### What to produce
Find every line in the listing below that contains the string "right" and copy each one out. Case counts.

>> start Given data

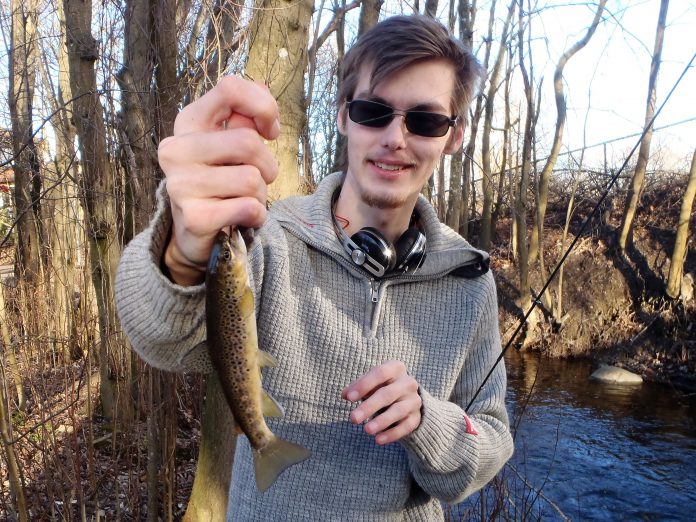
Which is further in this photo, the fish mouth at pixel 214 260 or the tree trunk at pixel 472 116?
the tree trunk at pixel 472 116

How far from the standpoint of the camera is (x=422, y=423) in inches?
67.8

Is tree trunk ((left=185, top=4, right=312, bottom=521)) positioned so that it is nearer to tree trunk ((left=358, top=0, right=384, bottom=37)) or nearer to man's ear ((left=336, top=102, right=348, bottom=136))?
man's ear ((left=336, top=102, right=348, bottom=136))

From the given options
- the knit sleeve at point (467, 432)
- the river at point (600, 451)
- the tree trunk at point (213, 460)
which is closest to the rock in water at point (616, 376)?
the river at point (600, 451)

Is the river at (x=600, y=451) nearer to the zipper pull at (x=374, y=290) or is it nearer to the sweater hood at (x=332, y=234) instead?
the sweater hood at (x=332, y=234)

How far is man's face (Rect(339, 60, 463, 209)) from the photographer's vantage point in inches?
83.2

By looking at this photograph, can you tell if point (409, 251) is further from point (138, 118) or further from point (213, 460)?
point (138, 118)

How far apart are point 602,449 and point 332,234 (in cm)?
783

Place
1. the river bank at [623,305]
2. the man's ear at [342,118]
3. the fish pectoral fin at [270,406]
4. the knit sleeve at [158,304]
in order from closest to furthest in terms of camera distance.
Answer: the knit sleeve at [158,304]
the fish pectoral fin at [270,406]
the man's ear at [342,118]
the river bank at [623,305]

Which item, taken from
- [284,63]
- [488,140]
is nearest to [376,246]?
[284,63]

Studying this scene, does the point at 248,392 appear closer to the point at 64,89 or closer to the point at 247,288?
the point at 247,288

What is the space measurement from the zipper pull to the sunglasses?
0.62 metres

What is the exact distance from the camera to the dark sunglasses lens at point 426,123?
2129 mm

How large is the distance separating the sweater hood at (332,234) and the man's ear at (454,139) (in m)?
0.31

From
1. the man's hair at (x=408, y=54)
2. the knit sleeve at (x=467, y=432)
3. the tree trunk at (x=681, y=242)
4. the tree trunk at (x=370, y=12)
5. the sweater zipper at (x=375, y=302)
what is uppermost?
the tree trunk at (x=370, y=12)
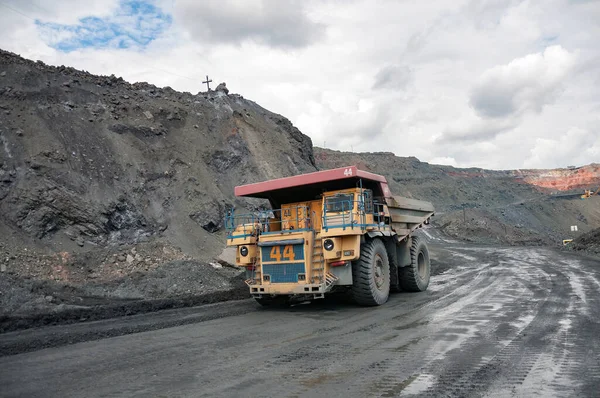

>> end Given data

### Answer to the problem
Is tree trunk ((left=185, top=4, right=312, bottom=521)) positioned so that it is nearer to tree trunk ((left=358, top=0, right=384, bottom=37)) or nearer to man's ear ((left=336, top=102, right=348, bottom=136))?
man's ear ((left=336, top=102, right=348, bottom=136))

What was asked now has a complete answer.